Ja, Thurston Moore mag die eine oder andere Erwartungshaltung unterlaufen. Wer auf die Fortsetzung von Sonic Youth mit anderen Mitteln hoffte, der wird möglicherweise enttäuscht, weil es hier eben nicht vordergründig-energetisch zugeht, sondern fast durchweg verhalten und zurückgenommen. Und doch nimmt einen "Flow critical lucidity" spätestens beim dritten Durchgang nachhaltig mit: weil es zeigt, dass Intensität auch ohne wilde Ausbrüche und nach vorn treibende Gitarrenarbeit möglich ist. Und dass auch in der Zwischenwelt, der Traum- und Schlafwelt, untergründig ganz schön was los sein kann.
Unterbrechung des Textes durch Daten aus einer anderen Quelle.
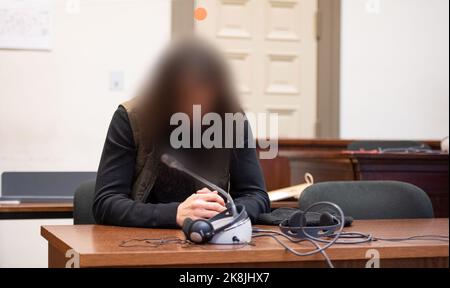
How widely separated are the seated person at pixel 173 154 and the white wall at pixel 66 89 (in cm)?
59

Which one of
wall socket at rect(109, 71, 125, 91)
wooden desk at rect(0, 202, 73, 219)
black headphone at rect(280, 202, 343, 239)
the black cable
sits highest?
wall socket at rect(109, 71, 125, 91)

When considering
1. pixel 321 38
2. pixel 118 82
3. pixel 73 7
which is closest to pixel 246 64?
pixel 118 82

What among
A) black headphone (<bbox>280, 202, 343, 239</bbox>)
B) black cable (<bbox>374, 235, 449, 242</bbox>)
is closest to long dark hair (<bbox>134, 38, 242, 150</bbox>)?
black headphone (<bbox>280, 202, 343, 239</bbox>)

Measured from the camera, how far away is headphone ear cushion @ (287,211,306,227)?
145cm

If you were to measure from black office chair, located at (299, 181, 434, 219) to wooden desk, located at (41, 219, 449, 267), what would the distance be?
45 centimetres

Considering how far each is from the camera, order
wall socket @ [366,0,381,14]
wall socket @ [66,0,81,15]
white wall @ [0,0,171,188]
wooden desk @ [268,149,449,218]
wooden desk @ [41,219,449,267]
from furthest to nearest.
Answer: wall socket @ [366,0,381,14]
wooden desk @ [268,149,449,218]
wall socket @ [66,0,81,15]
white wall @ [0,0,171,188]
wooden desk @ [41,219,449,267]

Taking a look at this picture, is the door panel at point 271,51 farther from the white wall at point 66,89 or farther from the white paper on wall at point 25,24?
the white paper on wall at point 25,24

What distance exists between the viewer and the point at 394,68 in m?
4.01

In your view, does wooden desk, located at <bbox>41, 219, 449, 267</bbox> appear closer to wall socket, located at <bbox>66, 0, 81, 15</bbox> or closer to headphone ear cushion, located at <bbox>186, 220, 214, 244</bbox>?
headphone ear cushion, located at <bbox>186, 220, 214, 244</bbox>

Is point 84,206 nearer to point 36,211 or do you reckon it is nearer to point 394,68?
point 36,211

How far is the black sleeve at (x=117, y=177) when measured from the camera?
1.62m

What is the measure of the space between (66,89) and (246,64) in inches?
76.9
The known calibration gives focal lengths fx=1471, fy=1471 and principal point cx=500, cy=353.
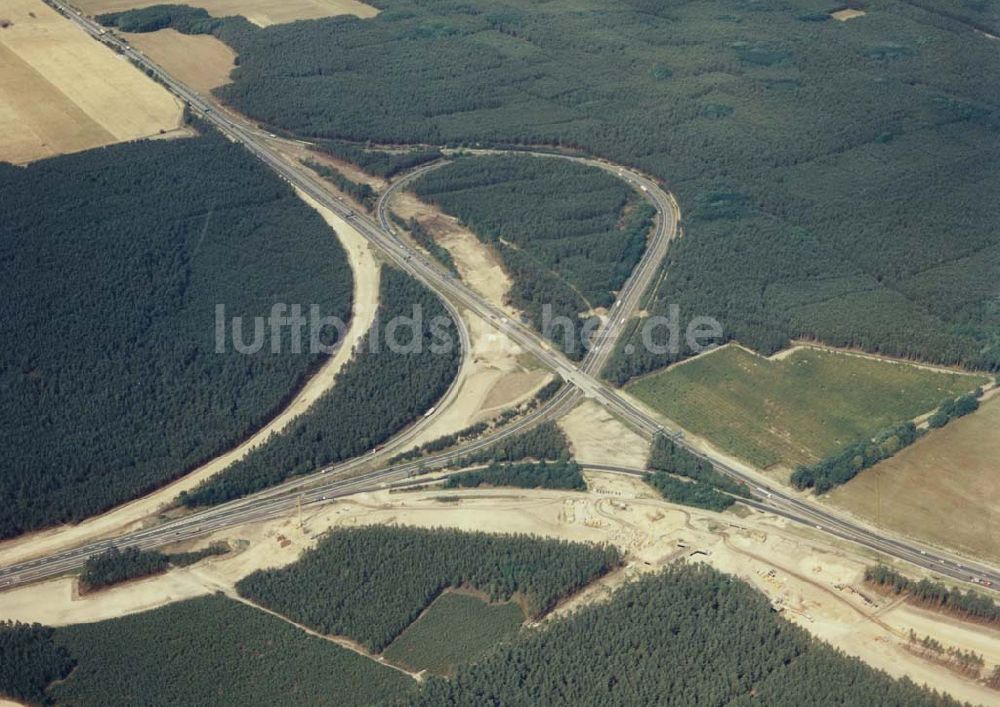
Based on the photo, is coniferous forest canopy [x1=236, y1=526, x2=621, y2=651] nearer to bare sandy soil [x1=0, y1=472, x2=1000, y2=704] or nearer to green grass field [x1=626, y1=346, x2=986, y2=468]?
bare sandy soil [x1=0, y1=472, x2=1000, y2=704]

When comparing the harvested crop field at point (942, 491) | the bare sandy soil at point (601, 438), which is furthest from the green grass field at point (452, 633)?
the harvested crop field at point (942, 491)

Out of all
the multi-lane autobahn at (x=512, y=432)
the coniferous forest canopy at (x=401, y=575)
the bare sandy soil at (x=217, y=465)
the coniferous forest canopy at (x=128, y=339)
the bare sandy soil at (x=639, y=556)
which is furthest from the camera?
the coniferous forest canopy at (x=128, y=339)

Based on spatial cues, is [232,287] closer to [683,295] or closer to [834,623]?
[683,295]

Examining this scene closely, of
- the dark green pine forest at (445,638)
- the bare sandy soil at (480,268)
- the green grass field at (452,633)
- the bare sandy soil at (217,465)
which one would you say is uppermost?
the bare sandy soil at (480,268)

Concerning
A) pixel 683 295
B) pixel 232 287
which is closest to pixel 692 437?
pixel 683 295

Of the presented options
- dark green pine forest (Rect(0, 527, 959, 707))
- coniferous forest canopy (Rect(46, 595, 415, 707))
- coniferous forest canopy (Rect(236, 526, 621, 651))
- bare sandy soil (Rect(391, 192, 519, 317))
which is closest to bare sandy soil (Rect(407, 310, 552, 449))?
bare sandy soil (Rect(391, 192, 519, 317))

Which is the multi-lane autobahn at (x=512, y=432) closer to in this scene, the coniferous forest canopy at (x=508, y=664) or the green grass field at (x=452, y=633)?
the coniferous forest canopy at (x=508, y=664)
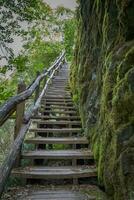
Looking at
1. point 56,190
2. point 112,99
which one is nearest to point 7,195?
point 56,190

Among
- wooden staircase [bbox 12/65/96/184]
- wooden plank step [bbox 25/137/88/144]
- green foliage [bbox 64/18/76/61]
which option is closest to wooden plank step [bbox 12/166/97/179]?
wooden staircase [bbox 12/65/96/184]

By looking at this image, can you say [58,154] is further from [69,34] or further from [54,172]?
[69,34]

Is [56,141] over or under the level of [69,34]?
under

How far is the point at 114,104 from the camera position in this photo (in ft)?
15.0

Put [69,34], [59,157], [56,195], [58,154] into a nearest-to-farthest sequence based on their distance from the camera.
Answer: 1. [56,195]
2. [59,157]
3. [58,154]
4. [69,34]

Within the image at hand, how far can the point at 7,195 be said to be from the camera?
4.38 metres

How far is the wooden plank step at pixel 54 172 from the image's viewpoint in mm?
4934

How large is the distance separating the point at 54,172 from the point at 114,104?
5.29ft

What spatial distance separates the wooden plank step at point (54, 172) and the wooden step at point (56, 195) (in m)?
0.30

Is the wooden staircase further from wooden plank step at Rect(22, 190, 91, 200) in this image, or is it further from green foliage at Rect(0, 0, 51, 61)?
green foliage at Rect(0, 0, 51, 61)

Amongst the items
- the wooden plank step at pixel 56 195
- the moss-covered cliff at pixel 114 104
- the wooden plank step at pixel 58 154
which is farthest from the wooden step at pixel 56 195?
the wooden plank step at pixel 58 154

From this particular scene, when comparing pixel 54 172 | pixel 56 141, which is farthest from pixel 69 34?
pixel 54 172

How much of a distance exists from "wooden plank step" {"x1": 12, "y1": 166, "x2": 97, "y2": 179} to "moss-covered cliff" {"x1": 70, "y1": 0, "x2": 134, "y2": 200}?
0.26 m

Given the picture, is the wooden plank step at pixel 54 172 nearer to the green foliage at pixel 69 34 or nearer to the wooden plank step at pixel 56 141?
the wooden plank step at pixel 56 141
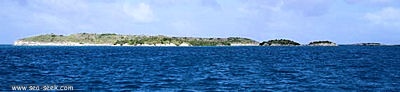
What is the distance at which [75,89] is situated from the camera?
37500mm

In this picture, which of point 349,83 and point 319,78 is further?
point 319,78

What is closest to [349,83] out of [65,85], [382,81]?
[382,81]

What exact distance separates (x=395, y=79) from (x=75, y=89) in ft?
97.1

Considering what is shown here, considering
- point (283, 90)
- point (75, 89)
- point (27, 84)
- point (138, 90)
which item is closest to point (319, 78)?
point (283, 90)

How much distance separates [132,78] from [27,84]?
10.1 meters

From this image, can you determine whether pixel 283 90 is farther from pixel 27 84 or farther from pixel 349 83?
pixel 27 84

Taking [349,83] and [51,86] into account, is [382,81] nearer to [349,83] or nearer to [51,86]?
[349,83]

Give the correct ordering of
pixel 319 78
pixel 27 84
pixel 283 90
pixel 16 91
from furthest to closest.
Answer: pixel 319 78 < pixel 27 84 < pixel 283 90 < pixel 16 91

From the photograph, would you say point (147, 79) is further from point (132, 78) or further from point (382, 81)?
point (382, 81)

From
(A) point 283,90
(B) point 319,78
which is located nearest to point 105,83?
(A) point 283,90

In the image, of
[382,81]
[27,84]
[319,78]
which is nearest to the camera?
[27,84]

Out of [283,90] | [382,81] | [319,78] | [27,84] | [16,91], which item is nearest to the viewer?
[16,91]

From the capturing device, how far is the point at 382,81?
46.0 metres

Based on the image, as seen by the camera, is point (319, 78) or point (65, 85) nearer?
point (65, 85)
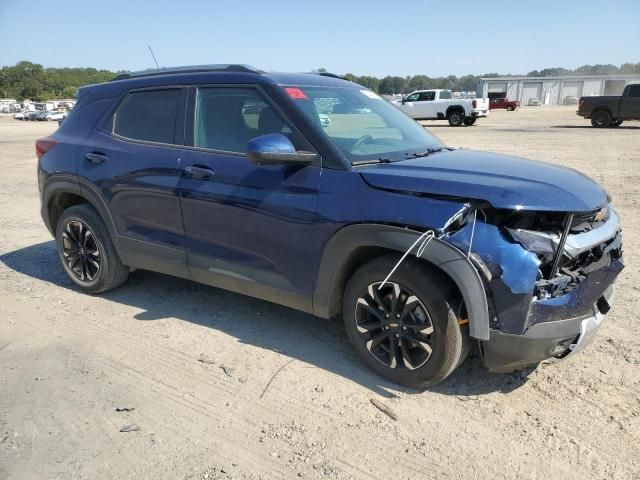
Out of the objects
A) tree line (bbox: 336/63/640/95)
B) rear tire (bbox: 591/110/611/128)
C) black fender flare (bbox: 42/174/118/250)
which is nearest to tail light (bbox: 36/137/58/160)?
black fender flare (bbox: 42/174/118/250)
Wer schläft, sündigt vielleicht nicht, kann deswegen aber trotzdem so einiges erleben.
Highlights & Tracklist
Highlights
- Hypnogram
- The diver
Tracklist
- New in town
- Sans limites
- Shadow
- Hypnogram
- We get high
- Rewilding
- The diver
Im Forum kommentieren
u.x.o.
2024-10-03 08:44:05
Mich lässt das Album tatsächlich gar nicht mehr los. Höre es ständig und es wächst stetig... Irgendwie schon ein heißer heimlicher AOTY Kandidat. Selbst Hypnogram höre ich mittlerweile nicht mehr als störend, wenn auch immer noch als schwächsten Song der Platte.
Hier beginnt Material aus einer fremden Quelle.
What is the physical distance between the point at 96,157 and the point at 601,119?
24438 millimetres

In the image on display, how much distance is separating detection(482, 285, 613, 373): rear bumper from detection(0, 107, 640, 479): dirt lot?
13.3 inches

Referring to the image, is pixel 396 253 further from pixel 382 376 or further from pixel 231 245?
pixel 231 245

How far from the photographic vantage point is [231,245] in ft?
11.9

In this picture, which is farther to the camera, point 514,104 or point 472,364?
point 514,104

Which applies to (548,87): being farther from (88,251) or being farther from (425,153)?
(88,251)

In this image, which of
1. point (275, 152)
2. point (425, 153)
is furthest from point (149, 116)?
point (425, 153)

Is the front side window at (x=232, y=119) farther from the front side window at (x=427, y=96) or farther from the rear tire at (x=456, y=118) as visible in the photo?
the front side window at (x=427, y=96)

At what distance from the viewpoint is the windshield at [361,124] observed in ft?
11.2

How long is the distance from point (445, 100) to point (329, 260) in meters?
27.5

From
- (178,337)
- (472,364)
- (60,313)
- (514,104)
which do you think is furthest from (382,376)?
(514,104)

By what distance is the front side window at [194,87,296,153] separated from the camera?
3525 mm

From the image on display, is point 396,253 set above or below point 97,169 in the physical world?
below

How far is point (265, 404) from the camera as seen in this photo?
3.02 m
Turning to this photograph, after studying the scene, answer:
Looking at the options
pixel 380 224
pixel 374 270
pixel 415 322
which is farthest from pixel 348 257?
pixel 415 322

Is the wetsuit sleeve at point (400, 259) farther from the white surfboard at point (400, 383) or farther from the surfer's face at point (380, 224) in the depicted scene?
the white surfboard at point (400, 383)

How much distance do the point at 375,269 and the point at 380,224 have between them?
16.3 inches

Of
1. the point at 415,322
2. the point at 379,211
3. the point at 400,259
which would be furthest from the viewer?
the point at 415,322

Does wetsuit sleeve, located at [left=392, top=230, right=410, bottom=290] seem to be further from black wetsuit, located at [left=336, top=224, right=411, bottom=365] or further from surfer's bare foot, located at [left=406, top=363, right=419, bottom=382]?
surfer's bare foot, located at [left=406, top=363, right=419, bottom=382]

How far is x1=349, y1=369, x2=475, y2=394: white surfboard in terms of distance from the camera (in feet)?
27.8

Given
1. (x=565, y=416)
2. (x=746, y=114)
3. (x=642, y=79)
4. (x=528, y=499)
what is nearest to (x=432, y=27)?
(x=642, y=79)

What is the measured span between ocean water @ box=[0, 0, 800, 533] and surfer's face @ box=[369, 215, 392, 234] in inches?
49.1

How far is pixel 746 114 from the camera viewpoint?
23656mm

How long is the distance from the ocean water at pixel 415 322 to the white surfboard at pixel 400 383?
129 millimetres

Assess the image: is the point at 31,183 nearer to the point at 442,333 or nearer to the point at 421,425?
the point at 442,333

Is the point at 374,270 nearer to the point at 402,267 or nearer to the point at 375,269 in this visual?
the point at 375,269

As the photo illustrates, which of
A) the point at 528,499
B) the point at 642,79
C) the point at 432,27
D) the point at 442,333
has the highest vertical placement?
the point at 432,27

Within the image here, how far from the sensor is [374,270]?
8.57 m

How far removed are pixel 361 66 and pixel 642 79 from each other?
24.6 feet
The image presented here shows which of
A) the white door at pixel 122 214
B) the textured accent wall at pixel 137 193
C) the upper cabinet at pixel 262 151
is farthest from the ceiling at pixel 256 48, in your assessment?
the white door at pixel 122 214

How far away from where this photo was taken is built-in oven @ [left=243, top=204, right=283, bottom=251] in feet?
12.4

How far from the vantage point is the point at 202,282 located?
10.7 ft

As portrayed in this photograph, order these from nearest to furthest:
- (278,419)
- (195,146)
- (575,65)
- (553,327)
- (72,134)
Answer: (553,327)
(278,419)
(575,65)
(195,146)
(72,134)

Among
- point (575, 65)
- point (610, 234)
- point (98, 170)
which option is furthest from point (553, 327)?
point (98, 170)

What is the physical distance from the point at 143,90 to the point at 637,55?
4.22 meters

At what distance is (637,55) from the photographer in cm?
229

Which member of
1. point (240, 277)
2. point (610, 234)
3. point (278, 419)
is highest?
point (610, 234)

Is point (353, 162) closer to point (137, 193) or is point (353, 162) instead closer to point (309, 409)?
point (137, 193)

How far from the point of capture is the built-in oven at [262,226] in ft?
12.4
Einzig das Sequenzing finde ich etwas odd. Zumindest in der digitalen Version sind diese seltsamen 10 Sekunden-Löcher zwischen den Songs, das stört den Albumflow meinem Empfinden nach gewaltig. Frag mich, wie so etwas passieren kann. (Wer nickt das am Ende ab? Ich meine, irgendwer muss das Ding doch final durchgehört haben.)
noise
2024-10-02 21:58:07
Hm, in dem Redaktionscheck der VISIONS auf dem vorletzten Platz mit Note 5,9 / 12. Ist mir zwar egal, aber schon ein bisschen merkwürdig. Mir gefällt jedenfalls was ich bislang gehört habe.
Lucas mit K
2024-09-25 16:44:37
Schönes Album. „New in Town“, „Sans Limites“ und „We Get High“ sind meine Highlights.
Armin
2024-09-23 21:17:07- Newsbeitrag
Frisch rezensiert.
Meinungen?
u.x.o.
2024-09-23 08:08:24
Habe die heute Morgen durch Zufall bei den Tidal Neuheiten entdeckt und bin instantly hooked! Mit gefällt das psychedelisch mäandernde des Sounds ausgesprochen gut. V.a. We get high und The diver stechen heraus. Im Grunde finde ich lediglich Hypnogram auf dem ersten Ohr lyrisch etwas holprig, ansonsten alles richtig gut!